Information Extraction is the automatic extraction of facts from text, which includes detection of named entities, entity relations and events. Conventional approaches to Information Extraction try to find syntactic patterns based on deep processing of text, such as partial or full parsing. The problem these solutions have to face is that as deeper analysis is used, the accuracy of the result decreases, and one cannot recover from the induced errors. On the other hand, lower level processing is more accurate and it can also provide useful information. However, within the framework of conventional approaches, this kind of information can not be efficiently incorporated.
This thesis describes a novel supervised approach based on kernel methods to address these issues. In this approach customized kernels are used to match syntactic structures produced from different preprocessing phases. Using properties of a kernel, individual kernels are combined into composite kernels to integrate and extend all the information. The composite kernels can be used with various classifiers, such as Nearest Neighbor or Support Vector Machines (SVM). The main classifier we propose to use is SVM due to its ability to generalize in large dimensional feature spaces. We will show that each level of syntactic information can contribute to IE tasks, and low level information can help to recover from errors in deep processing.

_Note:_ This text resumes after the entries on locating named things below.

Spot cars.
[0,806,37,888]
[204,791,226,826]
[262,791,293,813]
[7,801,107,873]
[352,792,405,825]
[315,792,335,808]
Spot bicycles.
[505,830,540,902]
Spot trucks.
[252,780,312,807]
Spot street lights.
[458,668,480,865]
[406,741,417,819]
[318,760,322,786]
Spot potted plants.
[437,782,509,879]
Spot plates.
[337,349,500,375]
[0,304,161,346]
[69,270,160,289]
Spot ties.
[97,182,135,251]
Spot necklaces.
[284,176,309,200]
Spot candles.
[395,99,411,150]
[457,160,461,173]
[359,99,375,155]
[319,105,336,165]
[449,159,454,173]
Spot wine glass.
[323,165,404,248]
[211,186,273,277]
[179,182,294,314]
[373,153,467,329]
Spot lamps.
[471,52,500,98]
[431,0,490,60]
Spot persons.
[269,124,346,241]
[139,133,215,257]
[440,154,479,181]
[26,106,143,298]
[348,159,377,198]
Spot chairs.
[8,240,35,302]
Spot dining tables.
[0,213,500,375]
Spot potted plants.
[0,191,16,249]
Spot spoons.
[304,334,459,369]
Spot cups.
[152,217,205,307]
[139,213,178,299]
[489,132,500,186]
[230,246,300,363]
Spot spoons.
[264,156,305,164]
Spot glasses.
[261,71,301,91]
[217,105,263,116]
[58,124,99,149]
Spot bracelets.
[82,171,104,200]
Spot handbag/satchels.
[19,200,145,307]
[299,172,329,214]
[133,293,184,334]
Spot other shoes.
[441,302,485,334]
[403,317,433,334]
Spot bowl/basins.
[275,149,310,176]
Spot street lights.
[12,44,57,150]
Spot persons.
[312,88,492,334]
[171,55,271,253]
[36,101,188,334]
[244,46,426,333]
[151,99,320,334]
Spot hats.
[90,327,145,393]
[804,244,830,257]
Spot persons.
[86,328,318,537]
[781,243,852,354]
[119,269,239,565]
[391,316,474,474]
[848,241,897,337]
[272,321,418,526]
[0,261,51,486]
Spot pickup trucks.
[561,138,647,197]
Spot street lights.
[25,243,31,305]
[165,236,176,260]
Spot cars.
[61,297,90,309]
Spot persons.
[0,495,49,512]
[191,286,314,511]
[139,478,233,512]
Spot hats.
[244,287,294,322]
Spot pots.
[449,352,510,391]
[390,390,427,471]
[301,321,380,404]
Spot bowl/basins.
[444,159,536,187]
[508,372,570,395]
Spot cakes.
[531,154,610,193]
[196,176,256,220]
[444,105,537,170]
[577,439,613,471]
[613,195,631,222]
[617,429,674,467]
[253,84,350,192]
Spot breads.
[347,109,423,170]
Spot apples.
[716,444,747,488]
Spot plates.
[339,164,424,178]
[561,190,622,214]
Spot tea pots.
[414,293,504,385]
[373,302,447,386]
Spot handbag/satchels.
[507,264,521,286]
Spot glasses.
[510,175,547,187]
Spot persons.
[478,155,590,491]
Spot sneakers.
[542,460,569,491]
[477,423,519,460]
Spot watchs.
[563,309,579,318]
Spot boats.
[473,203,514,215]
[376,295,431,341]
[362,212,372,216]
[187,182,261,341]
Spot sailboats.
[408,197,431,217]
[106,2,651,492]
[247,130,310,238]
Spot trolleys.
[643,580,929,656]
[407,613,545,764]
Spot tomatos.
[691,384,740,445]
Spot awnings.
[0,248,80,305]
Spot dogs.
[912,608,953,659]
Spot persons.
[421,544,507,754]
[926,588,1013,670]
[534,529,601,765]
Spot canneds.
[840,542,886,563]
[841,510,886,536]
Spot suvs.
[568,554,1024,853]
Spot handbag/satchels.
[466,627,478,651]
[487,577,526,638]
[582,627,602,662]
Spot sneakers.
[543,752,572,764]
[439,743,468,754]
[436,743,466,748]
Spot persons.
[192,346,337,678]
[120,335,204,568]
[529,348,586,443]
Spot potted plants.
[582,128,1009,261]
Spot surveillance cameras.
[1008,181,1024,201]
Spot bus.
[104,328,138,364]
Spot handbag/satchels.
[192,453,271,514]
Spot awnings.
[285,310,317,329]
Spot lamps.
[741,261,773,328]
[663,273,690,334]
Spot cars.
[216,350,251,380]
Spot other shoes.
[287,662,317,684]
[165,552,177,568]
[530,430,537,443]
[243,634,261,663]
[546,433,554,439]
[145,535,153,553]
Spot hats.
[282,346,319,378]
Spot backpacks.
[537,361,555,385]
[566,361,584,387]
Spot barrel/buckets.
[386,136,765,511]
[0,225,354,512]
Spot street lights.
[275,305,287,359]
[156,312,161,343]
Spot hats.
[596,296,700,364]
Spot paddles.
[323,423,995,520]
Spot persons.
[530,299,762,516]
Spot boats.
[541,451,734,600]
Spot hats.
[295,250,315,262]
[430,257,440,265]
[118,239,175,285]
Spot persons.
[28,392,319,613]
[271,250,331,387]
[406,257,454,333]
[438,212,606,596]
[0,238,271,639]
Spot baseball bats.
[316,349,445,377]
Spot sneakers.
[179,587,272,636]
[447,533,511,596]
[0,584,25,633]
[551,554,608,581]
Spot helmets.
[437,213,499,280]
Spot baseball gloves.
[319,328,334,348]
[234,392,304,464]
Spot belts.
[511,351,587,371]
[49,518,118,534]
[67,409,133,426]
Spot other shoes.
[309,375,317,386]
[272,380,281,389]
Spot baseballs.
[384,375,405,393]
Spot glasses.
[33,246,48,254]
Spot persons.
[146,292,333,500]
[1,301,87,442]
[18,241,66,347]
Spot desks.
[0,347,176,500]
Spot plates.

The new approach has demonstrated state-of-the-art performance on two benchmark tasks. The first task is detecting slot fillers for management succession events (MUC-6). For this task two types of kernels were designed, a surface kernel based on word n-grams and a kernel built on sentence dependency trees; the second task is the ACE RDR evaluation, which is to recognize relations between entities in text from newswire and broadcast news transcript. For this task, five kernels were built to represent information from sentence tokenization, syntactic parsing and dependency parsing. Experimental results for the two tasks will be shown and discussed.